Reproduce verbatim the passage of the forum thread on tracing hardfaults that begins at the words "Hello Memfault community!" and stops after the words "to the community!".

*Document text:*
::::::::

What kind of Hardfault is tracable and how to do it?

Hello Memfault community!

I’m trying to implement tracing on my customized nrf91 based board. When running sample coding on the nrf9160dk, I’ve figured out, that some of the hardfaults are not traceable (return with 0xaaaaaaaa).

When I’m trying to implement on my own board, I can’t trace any hardfaults at all (for example, when I copy the NULL-Pointer-dereferencing error).

Please tell me if this behavior is predictable and how I can trace the hardfaults correctly.

Thank you all in advance!

Hi @duyanh-y4n, thanks for the report and welcome to the community!

The memfault-firmware-sdk collects the exact registers at the time a fault takes place so we should be able to recover full stack unwinds.

The pattern you are seeing, 0xaaaaaaaa is interesting as that’s the stack sentinel used by Zephyr when initializing stacks. If the stack pointer gets corrupted in a task context, this could suggest the registers are getting loaded back from an incorrect region when a context switch is taking place.

A few quick questions to help us investigate further:

  • Is the fault you are looking at manually triggered? If so, what’s the code you are executing to trigger it?
  • What version of the nRF Connect SDK are you using?

Thanks,
-Chris

Hi @chrisc

Thank you for your helpful source code reference. This problem happened at the system initializing stage before the main function, so the context was possibly corrupted. It was a bus hard fault.

It’s ok for now, as this problem should never happen in production.

Thank you for your help.

::::::::

*Data records:*
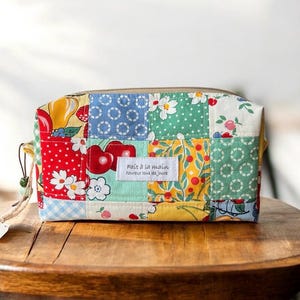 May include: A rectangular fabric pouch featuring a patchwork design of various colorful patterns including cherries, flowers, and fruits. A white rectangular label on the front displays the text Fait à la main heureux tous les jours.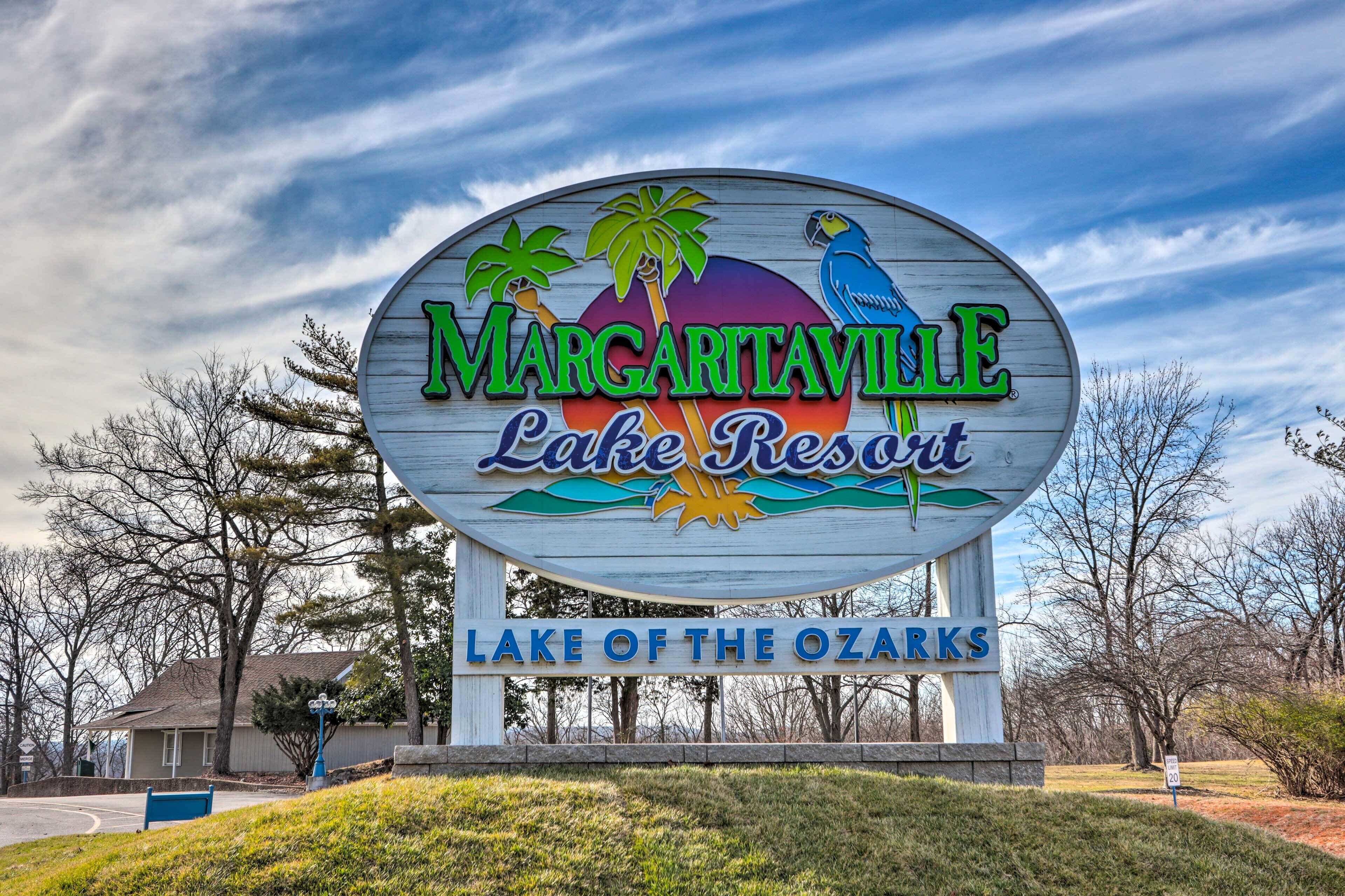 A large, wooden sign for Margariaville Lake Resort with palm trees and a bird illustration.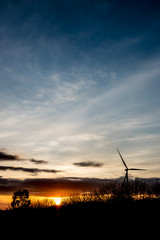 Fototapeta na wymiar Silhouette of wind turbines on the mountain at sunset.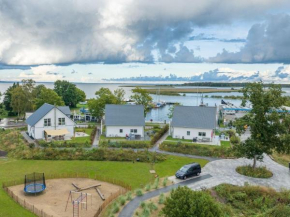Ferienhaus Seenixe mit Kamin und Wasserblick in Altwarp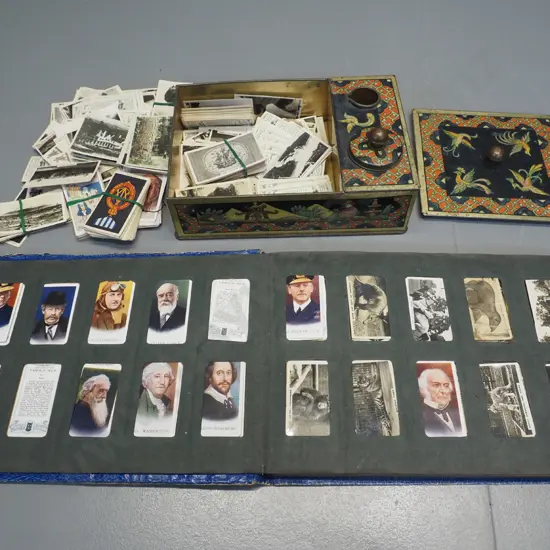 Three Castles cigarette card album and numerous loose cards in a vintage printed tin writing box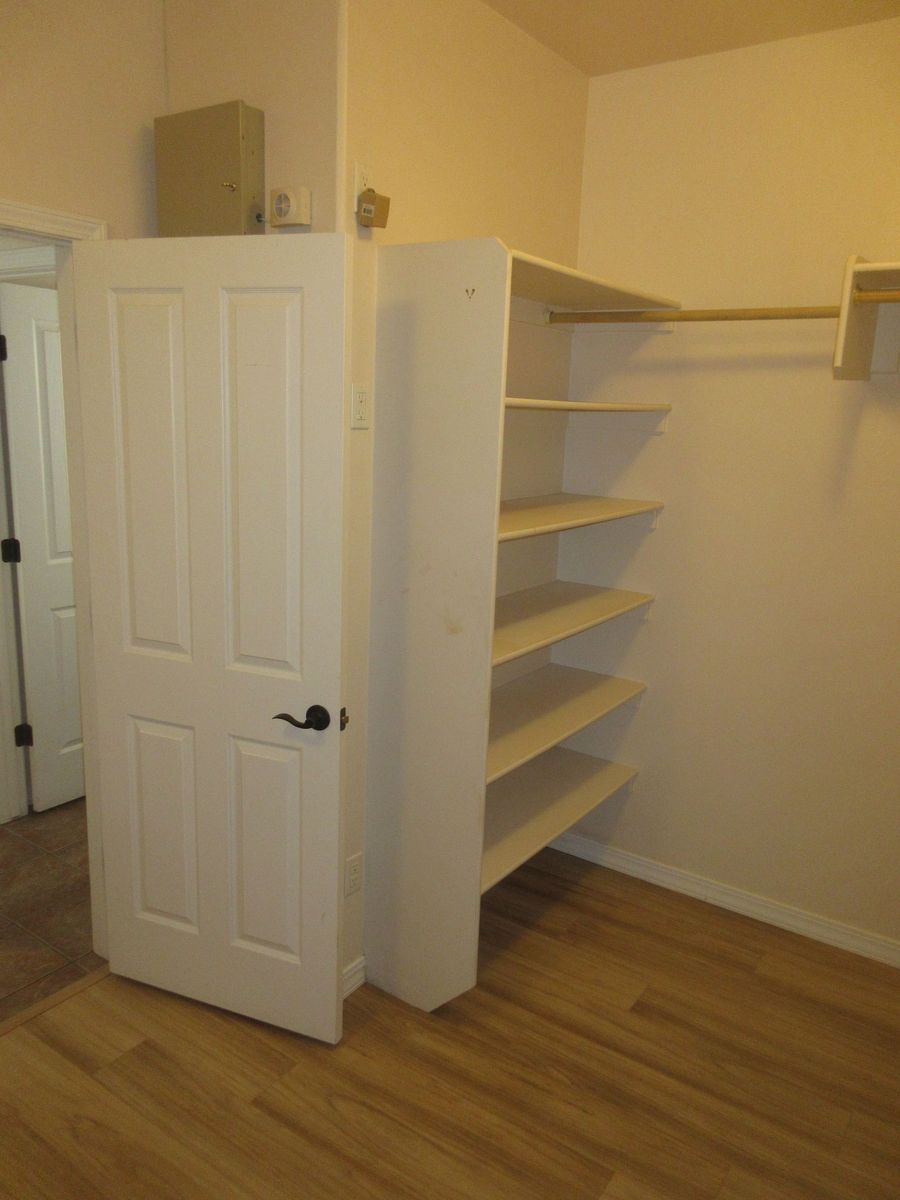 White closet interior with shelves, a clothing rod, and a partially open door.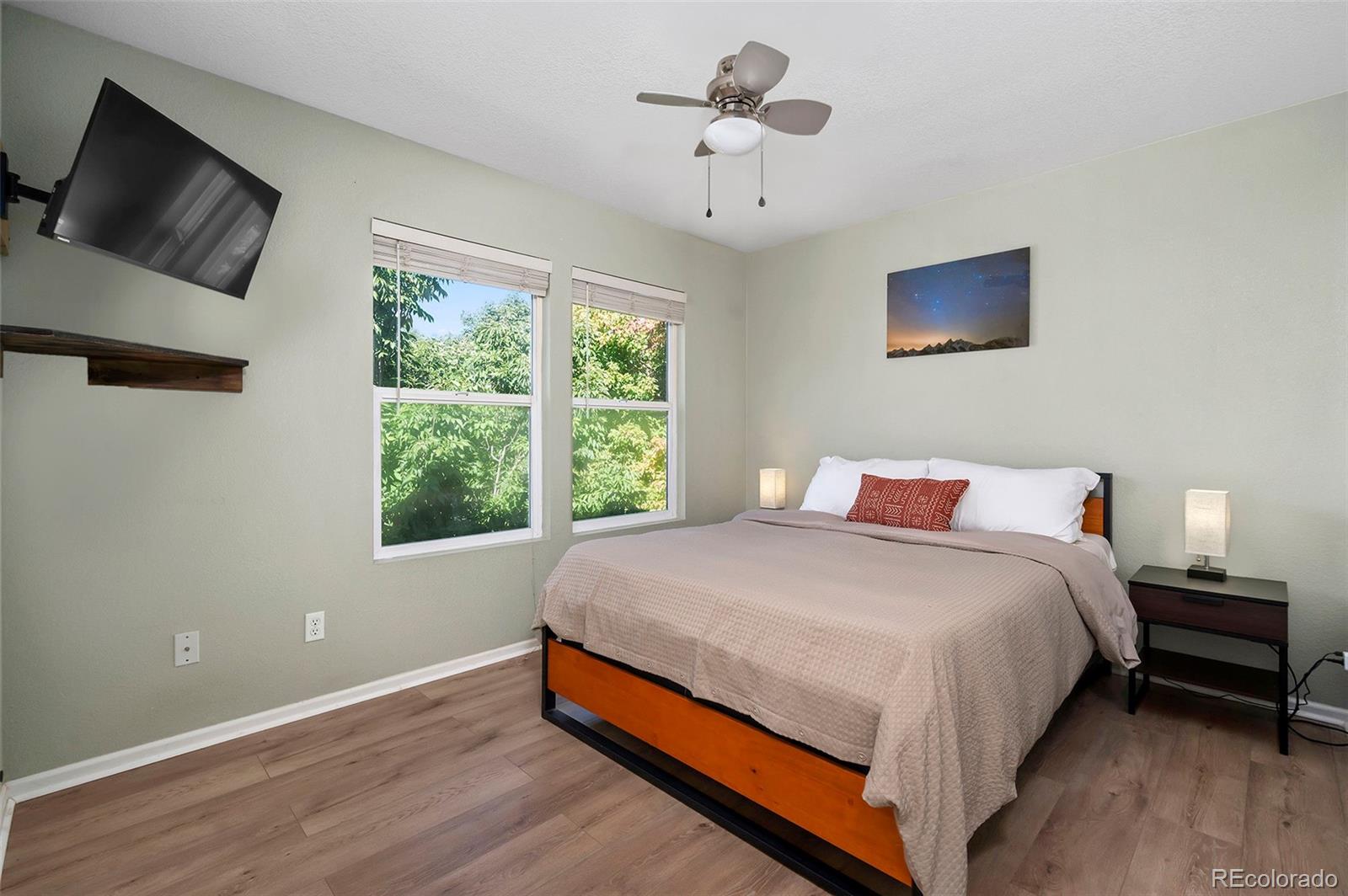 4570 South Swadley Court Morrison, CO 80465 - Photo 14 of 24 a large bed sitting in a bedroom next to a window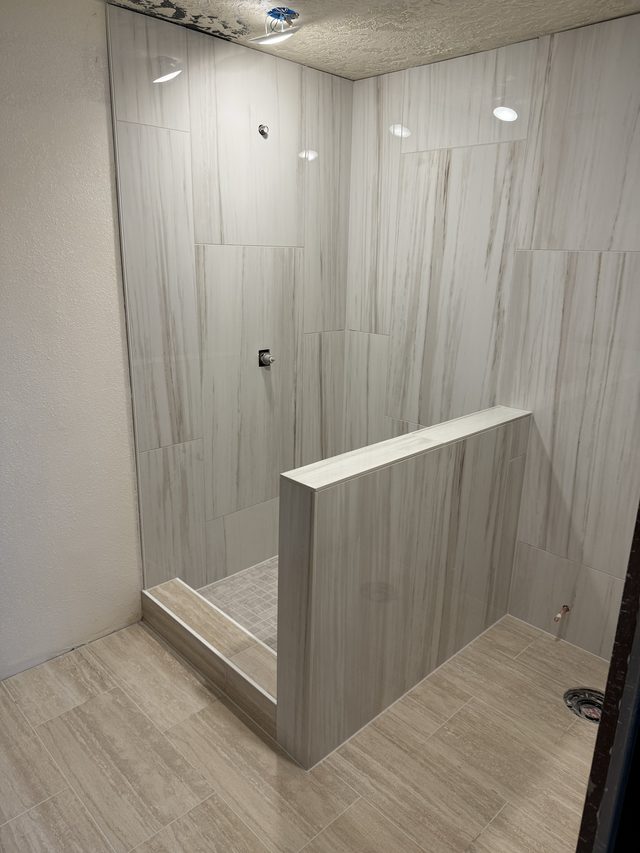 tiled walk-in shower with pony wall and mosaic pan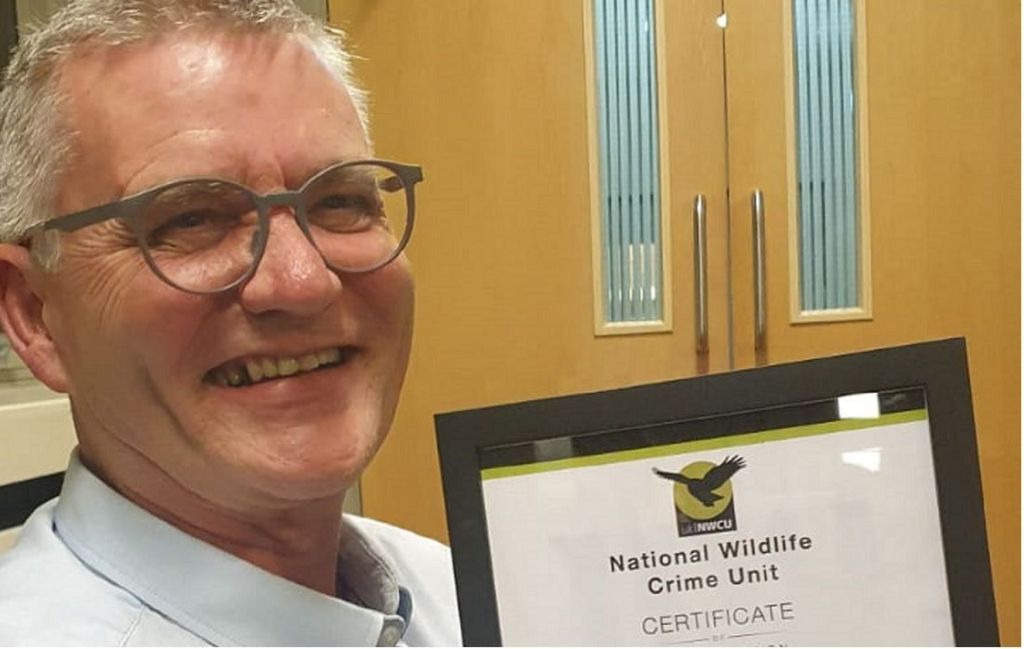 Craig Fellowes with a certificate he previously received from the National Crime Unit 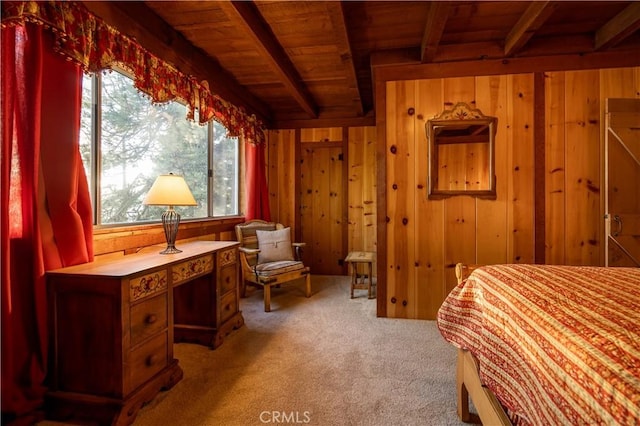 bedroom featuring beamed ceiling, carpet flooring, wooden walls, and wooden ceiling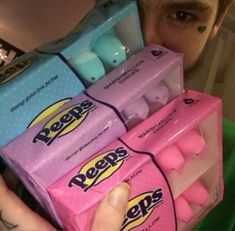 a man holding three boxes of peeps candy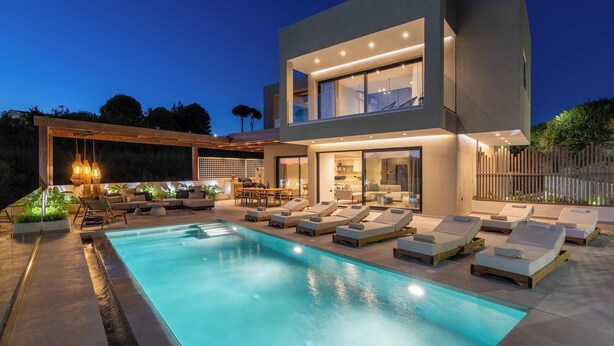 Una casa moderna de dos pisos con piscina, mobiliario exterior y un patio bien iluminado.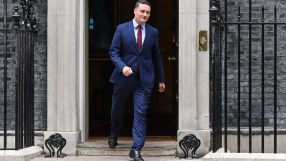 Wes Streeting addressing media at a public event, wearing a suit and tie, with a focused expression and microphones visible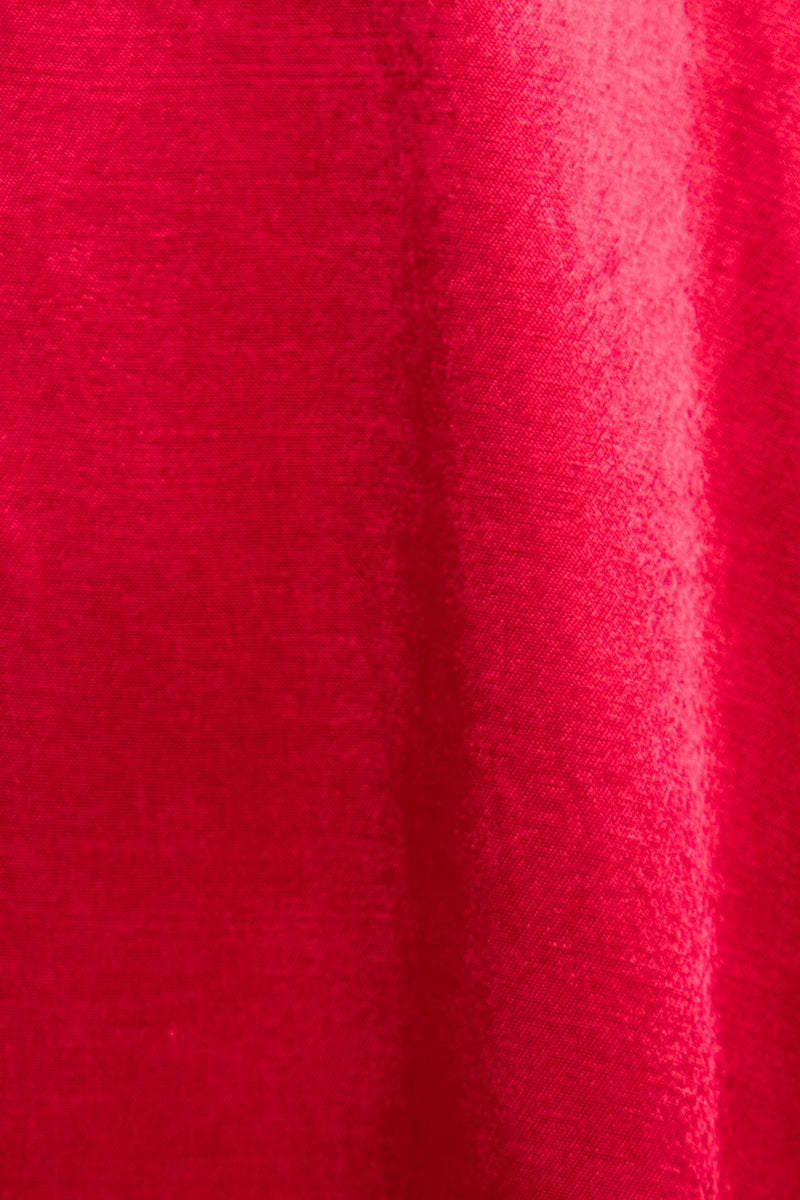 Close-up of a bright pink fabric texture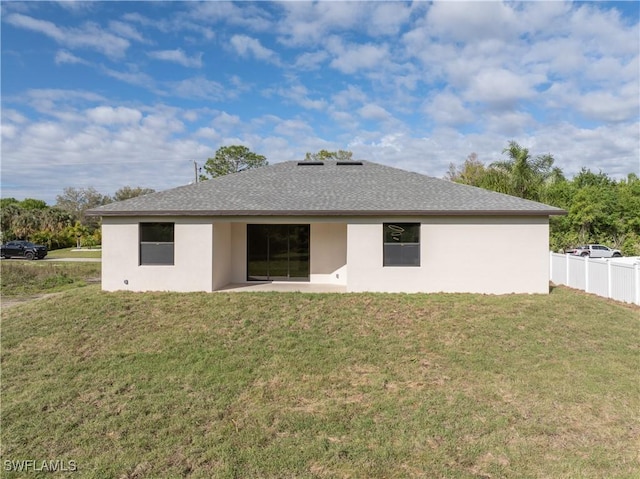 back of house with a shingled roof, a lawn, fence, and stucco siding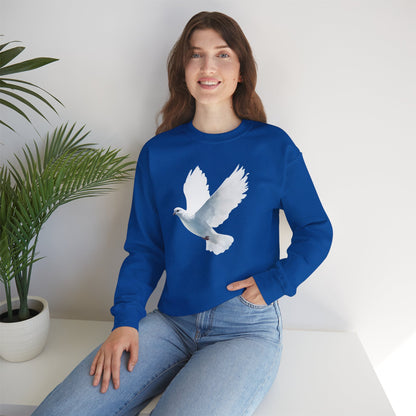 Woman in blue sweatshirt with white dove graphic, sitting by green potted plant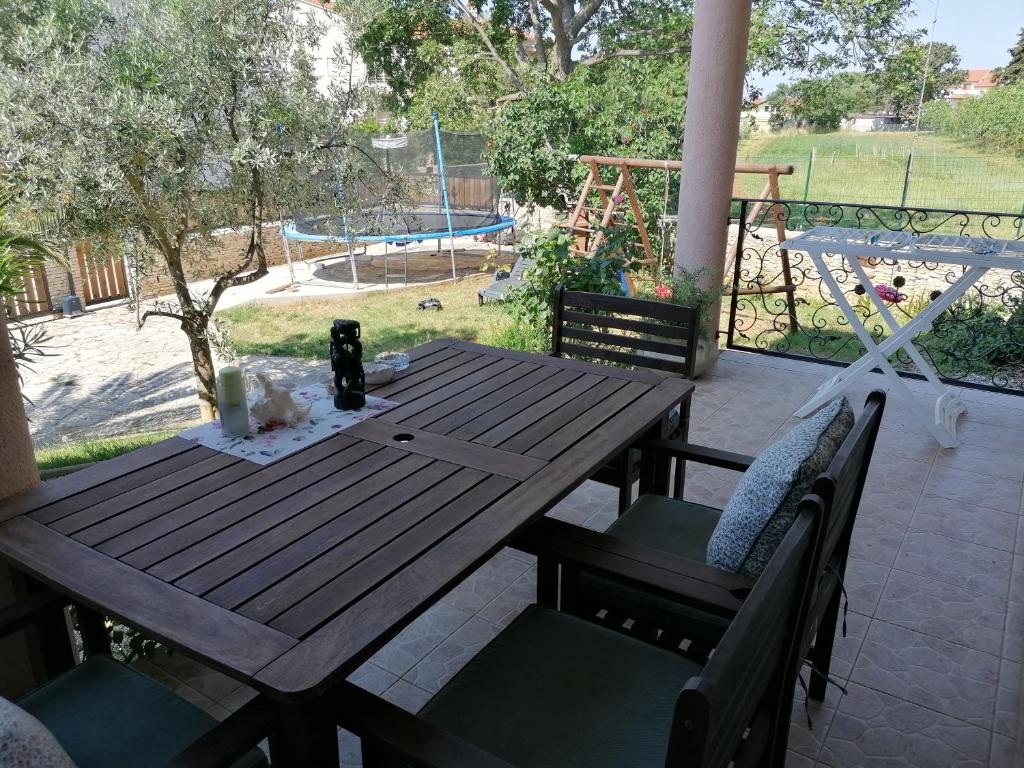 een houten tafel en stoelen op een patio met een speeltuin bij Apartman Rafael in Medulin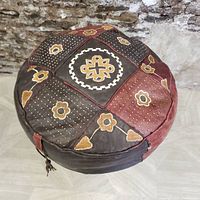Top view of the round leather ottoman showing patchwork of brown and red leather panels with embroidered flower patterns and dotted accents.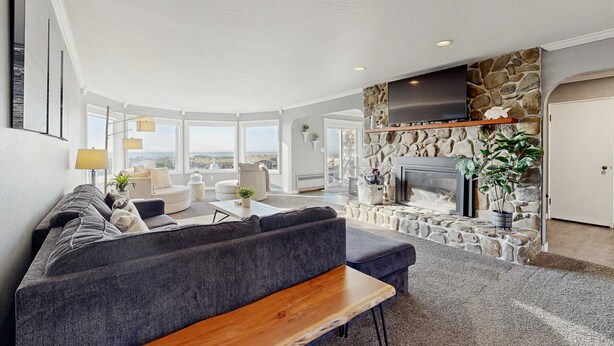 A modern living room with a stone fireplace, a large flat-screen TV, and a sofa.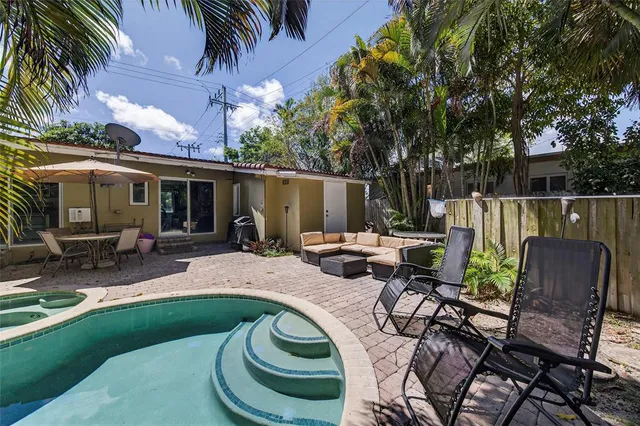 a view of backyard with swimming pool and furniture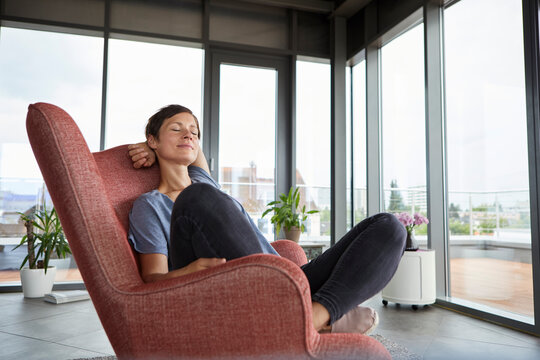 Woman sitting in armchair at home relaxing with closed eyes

::::::::

*Output:*
Hello Memfault community!

I’m trying to implement tracing on my customized nrf91 based board. When running sample coding on the nrf9160dk, I’ve figured out, that some of the hardfaults are not traceable (return with 0xaaaaaaaa).

When I’m trying to implement on my own board, I can’t trace any hardfaults at all (for example, when I copy the NULL-Pointer-dereferencing error).

Please tell me if this behavior is predictable and how I can trace the hardfaults correctly.

Thank you all in advance!

Hi @duyanh-y4n, thanks for the report and welcome to the community!